An international team of researchers has revealed new insights about the three-dimensional structure of certain types of proteins by using the powerful artificial intelligence tool AlphaFold2.
Long molecules comprising strings of amino acids, proteins are folded into three-dimensional structures according to a strict set of rules. The myriad of different structures enable proteins to perform their functions. Within organisms, from bacteria to humans, they transport molecules, act as catalysts for chemical processes, operate as valves and pumps - and much more.
While AlphaFold2 has predicted the three-dimensional structure of some 200 million proteins, it has until now been unable to determine whether sections within certain proteins, known as intrinsically disordered regions (IDRs), have any structure at all - much less predict the shape of that structure.
"This has been a long-standing debate amongst biochemists and molecular biologists - whether IDRs have fixed structure or whether they're just 'floppy' parts of proteins," says Alan Moses, a computational biologist and professor in the department of cell and systems biology in the University of Toronto's Faculty of Arts & Science.
"We confirmed that, [while] AlphaFold2 still can't predict the structure of IDRs very well ... what it can do is tell us which IDRs are likely to have some structure - something that was previously impossible."
Moses is a co-author of a new paper, published in the journal Proceedings of the National Academy of Sciences, that details the research team's findings and could lead to a better understanding of the role played by these proteins in disease and to the development of new drug treatments.
His co-authors include Reid Alderson, a post-doctoral researcher with the Medizinische Universität Graz (MUG) who formerly did post-doctoral work at U of T; Julie Forman-Kay, a senior scientist and program head of molecular medicine at the Hospital for Sick Children and a professor of biochemistry in U of T's Temerty Faculty of Medicine; Desika Kolaric, a research assistant at MUG; and Iva Pritišanac, an assistant professor at MUG and former post-doctoral researcher in Moses's lab.

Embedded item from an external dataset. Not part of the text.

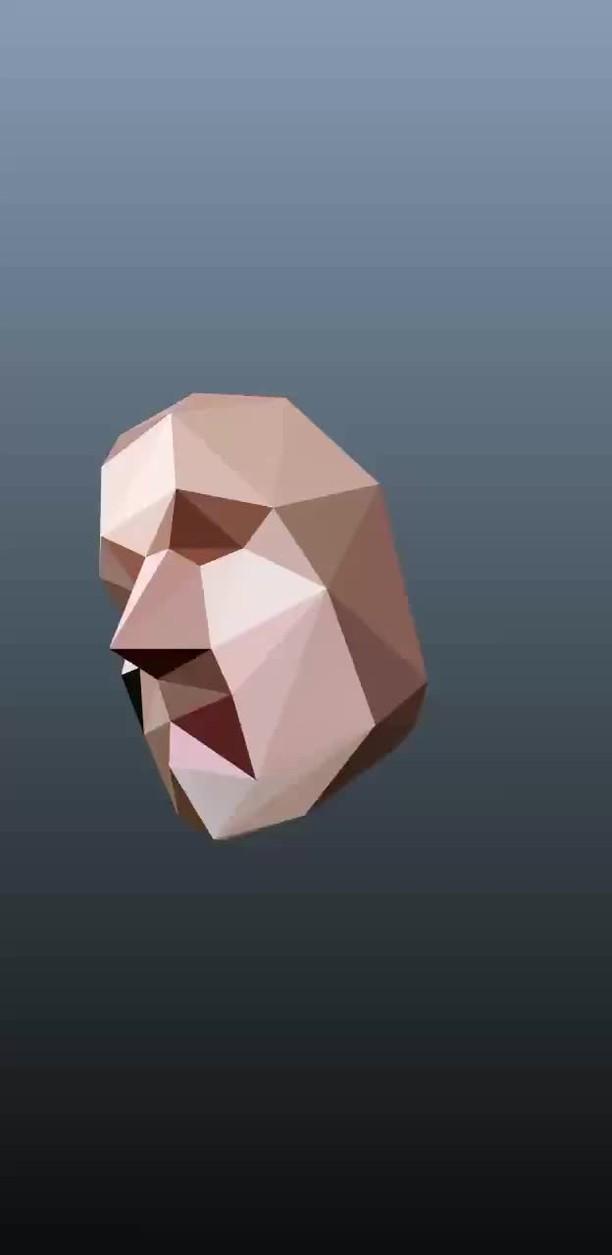 Instagram filter Polygonal Face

The team's findings are significant because AlphaFold2 wasn't trained to predict structures in IDRs and IDRs were not included in its training data. "It's like AI being trained to drive a car, and then trying to see if it can also drive a bus," says Moses. "It can't drive the bus all that well, but it can recognize that someone should be driving."
The team is also the first to do it systematically for all the proteins in humans and other organisms. "So, for the first time we believe we know how often it is happening," says Moses. "This is important because biology is full of exceptions. We need to know what's common and what's exceptional."
The development of this powerful and unexpected application of AlphaFold2 demonstrates the power of using AI to solve the protein folding problem and will improve researchers' understanding of IDRs and their role in disease.
"In the IDRs that AlphaFold2 predicts to have some structure, we've shown that mutations are far more likely to cause disease than mutations in other structureless IDRs," says Moses. "This is an important advance in understanding how mutations in IDRs can cause disease, which is generally not well understood. We now believe that many of the mutations are disrupting the structure somehow.
"What's more, because AlphaFold2 predictions are already available for all proteins, now we can say for the first time how many IDRs across the tree of life have structure. Our paper shows that bacterial IDRs are much more likely to have structure than human and animal IDRs. As far as we know, this is the first time this has been noticed and it may settle the ongoing debate about whether most IDRs have structures or not."